Date of Award


Publication Type

Doctoral Thesis

Degree Name



Mechanical, Automotive, and Materials Engineering

First Advisor

Edrisy, Afsaneh




Extensive application of titanium alloys in the aerospace sector is restricted due to their poor tribological properties especially when contact of surfaces is inevitable. Over the past few decades, many coating deposition and thermochemical treatments have been developed to improve the wear resistance of titanium alloys such as plasma (ion-) nitriding. A typical ion nitrided microstructure in titanium alloys consists of a thin surface layer composed of TiN and Ti2N titanium nitrides (compound layer), a region of nitrogen-stabilized α-titanium (α-case), and a nitrogen diffusion zone. However, similar to other nitriding processes, the ion nitriding treatment involves high temperatures (750-1100°C) and results in brittle surface features and substrate microstructural changes that lead to deterioration of fatigue strength.
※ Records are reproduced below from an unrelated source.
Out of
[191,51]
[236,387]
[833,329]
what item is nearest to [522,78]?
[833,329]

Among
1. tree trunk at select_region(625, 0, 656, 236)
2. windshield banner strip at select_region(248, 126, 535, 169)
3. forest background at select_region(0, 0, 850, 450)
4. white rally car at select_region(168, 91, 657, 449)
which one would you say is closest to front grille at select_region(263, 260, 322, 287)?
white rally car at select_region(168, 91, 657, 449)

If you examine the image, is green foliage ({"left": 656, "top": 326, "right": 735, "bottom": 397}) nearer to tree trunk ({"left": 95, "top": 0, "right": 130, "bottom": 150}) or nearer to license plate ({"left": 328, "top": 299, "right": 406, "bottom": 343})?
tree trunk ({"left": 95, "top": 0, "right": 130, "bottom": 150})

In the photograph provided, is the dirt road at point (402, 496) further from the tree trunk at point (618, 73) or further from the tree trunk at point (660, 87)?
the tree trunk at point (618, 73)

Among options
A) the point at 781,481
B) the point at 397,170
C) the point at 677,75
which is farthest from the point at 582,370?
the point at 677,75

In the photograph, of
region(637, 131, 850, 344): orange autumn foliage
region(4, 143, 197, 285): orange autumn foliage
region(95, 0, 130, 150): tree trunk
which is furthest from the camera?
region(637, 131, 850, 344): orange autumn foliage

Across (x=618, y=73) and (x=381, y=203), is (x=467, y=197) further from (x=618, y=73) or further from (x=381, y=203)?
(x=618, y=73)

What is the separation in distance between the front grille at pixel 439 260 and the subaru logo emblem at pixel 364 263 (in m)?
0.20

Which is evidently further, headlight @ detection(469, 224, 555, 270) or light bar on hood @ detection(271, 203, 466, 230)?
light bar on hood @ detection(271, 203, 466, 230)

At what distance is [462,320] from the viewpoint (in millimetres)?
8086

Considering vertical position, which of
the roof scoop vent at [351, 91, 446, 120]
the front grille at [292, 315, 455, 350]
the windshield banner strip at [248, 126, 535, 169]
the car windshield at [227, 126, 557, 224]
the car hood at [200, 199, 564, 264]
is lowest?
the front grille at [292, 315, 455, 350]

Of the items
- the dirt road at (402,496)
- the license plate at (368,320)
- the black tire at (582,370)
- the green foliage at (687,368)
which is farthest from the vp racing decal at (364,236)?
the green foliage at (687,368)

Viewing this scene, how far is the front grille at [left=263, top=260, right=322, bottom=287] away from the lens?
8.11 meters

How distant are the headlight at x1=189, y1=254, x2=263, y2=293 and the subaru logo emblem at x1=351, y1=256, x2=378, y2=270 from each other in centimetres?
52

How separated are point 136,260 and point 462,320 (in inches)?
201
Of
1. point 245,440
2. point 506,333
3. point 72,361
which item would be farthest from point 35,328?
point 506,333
In this research, a modified plasma nitriding treatment was developed to achieve simultaneous improvements of wear resistance and fatigue strength by optimization of the microstructure. The findings revealed that utilizing a low temperature of 600°C during the nitriding treatment inhibited the formation of brittle surface features (α-case) and bulk microstructural changes and increased the resistance of ion nitrided surfaces to surface crack initiation and propagation. The nitrided alloys exhibited a higher fatigue strength compared with those reported in the literature. Furthermore, at least 48% reduction in the coefficient of friction compared to the untreated alloy and considerable improvements in wear resistance were obtained by the formation of a thin (< 2 µm) compound layer on the surface supported by a 40 µm deep nitrogen diffusion zone. It was found that further improvements in wear resistance can be achieved by alteration of the surface microstructure prior to the plasma nitriding treatment. As such, a novel pretreatment step was developed to increase the nitriding kinetics at low temperatures via introducing a severe plastic deformation (SPD) surface layer and subsurface microstructural defects, such as twins, in the near-surface region. This pretreatment step resulted in a 50% deeper diffusion zone and the formation of a nanocrystalline TiN surface layer after plasma nitriding. Overall, the research performed in this dissertation provides a new insight into the microstructural evolution during plasma nitriding of titanium alloys.